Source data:
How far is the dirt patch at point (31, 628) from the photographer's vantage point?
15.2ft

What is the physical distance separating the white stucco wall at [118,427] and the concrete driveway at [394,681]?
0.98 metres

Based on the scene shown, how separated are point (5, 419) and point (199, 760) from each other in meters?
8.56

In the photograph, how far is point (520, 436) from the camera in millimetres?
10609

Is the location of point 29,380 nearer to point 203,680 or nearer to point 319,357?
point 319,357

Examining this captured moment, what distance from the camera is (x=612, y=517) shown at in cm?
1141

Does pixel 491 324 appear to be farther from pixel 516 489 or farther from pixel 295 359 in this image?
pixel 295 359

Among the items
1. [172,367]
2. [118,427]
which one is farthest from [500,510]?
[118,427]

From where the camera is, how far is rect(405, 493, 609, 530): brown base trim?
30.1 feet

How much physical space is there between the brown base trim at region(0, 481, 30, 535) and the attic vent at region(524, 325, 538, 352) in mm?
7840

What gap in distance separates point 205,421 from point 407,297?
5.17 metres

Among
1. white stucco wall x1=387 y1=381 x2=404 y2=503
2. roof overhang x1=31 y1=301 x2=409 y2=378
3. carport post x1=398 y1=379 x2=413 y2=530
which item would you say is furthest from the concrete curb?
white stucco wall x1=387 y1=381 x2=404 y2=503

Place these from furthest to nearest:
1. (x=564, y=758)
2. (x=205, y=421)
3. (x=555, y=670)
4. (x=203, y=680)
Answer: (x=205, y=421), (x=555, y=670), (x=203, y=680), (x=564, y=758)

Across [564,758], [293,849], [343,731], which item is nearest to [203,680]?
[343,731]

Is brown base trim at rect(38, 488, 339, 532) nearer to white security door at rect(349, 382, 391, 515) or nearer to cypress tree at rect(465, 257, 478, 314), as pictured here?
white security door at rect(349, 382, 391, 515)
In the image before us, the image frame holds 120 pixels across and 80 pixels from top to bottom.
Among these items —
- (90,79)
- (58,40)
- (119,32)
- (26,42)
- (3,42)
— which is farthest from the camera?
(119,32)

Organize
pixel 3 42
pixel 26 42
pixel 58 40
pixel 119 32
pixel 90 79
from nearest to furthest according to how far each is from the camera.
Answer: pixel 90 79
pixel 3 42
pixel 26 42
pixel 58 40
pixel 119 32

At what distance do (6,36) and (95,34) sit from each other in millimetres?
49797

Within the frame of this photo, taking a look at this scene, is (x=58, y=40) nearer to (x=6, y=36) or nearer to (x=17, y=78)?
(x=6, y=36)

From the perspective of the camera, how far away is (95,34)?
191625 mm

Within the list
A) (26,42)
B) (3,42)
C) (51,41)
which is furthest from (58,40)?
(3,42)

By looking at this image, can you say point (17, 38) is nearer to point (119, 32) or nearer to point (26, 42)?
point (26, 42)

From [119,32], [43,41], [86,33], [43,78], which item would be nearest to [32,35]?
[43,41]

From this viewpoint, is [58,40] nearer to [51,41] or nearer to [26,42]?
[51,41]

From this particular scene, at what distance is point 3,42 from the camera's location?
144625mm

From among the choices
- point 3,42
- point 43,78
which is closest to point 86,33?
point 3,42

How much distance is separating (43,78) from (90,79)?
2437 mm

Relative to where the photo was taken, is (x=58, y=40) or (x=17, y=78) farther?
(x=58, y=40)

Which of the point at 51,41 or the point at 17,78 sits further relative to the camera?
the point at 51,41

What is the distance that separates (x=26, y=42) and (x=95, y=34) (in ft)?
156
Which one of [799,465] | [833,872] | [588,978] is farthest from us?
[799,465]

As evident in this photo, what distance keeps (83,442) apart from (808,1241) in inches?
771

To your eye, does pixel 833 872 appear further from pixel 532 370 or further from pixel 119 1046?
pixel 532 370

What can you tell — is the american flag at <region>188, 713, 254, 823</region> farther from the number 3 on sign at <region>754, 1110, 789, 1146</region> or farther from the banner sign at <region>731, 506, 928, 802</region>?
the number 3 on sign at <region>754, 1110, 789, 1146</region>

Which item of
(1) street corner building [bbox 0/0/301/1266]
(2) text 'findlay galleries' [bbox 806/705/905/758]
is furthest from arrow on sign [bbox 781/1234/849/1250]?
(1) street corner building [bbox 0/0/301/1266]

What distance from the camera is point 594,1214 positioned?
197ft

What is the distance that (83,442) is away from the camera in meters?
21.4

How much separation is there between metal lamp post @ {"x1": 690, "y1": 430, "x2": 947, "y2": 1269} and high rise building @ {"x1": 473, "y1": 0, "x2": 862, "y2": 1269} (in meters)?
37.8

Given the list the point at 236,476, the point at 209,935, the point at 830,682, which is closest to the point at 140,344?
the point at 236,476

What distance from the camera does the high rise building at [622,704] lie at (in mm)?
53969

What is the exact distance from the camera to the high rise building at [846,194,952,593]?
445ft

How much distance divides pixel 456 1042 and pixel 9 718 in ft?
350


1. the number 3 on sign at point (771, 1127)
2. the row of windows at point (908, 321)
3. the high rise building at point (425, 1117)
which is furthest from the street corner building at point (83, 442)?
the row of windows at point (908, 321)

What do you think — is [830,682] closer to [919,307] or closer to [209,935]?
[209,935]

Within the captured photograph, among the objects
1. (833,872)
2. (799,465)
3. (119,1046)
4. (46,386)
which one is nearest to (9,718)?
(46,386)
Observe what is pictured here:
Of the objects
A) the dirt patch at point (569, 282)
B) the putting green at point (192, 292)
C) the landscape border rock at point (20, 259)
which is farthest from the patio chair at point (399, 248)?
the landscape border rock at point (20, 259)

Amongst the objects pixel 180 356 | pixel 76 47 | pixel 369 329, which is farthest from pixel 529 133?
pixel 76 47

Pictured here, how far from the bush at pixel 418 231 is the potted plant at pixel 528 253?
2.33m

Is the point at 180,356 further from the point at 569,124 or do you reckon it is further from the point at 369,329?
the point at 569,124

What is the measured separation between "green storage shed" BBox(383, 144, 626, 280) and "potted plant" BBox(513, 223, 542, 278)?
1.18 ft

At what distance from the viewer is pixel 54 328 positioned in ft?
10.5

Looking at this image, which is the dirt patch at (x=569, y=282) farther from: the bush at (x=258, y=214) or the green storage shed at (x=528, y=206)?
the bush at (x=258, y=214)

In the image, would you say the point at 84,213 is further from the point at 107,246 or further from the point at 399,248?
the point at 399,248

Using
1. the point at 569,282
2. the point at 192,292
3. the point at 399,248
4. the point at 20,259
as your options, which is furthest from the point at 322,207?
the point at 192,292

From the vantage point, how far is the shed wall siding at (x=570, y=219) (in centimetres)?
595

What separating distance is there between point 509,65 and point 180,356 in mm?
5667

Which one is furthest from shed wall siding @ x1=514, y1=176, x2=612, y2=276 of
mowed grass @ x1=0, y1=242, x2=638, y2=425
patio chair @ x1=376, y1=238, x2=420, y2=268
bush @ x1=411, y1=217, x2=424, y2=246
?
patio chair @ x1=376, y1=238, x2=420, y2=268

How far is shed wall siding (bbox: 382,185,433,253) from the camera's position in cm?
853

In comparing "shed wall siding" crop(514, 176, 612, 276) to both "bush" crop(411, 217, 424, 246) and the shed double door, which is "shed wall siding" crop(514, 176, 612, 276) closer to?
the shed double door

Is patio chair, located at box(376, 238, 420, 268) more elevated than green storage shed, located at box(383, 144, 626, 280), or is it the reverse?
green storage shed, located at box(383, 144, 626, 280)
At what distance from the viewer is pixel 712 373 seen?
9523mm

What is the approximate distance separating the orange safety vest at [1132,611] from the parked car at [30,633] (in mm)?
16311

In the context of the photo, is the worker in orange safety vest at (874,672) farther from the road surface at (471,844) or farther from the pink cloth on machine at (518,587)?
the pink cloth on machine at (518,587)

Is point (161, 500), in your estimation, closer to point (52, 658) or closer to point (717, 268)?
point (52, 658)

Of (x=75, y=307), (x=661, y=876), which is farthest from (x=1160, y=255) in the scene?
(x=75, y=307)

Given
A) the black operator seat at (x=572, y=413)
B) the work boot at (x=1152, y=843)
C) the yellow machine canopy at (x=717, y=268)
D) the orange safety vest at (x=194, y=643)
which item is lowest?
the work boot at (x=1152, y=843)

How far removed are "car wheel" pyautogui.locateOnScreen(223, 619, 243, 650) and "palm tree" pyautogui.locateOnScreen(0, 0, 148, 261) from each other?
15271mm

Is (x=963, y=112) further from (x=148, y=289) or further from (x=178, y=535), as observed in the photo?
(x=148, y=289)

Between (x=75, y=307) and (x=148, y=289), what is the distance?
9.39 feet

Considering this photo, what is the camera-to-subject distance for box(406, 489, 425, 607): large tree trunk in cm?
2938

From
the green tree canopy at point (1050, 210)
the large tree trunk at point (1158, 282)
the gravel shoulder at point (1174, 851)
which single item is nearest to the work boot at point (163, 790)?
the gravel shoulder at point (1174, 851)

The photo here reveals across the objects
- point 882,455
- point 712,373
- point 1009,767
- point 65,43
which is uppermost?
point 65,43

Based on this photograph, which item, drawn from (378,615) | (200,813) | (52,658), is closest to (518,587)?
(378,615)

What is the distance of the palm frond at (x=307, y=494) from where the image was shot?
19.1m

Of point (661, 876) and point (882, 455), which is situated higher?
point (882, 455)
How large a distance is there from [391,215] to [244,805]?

Goal:
Output, unchanged, the lines from the line with "Is (x=963, y=112)" through the final line of the material.

Result for this exercise:
Is (x=963, y=112) further from (x=148, y=289) or further from (x=178, y=535), as observed in the photo?
(x=148, y=289)

Between (x=75, y=307) and (x=148, y=289), what is the distance?
9.39 feet

Considering this photo, what is the camera-to-subject distance for box(406, 489, 425, 607): large tree trunk in cm?
2938

From
the green tree canopy at point (1050, 210)
the large tree trunk at point (1158, 282)
the gravel shoulder at point (1174, 851)
which single item is nearest to the work boot at point (163, 790)?
the gravel shoulder at point (1174, 851)

The photo here reveals across the objects
- point 882,455
- point 712,373
- point 1009,767
- point 65,43
which is uppermost?
point 65,43

Based on this photograph, which item, drawn from (378,615) | (200,813) | (52,658), is closest to (518,587)?
(378,615)

What is the distance of the palm frond at (x=307, y=494) from where the image was shot?
19.1m

Of point (661, 876) and point (882, 455), which is situated higher?
point (882, 455)
How large a distance is there from [391,215] to [244,805]?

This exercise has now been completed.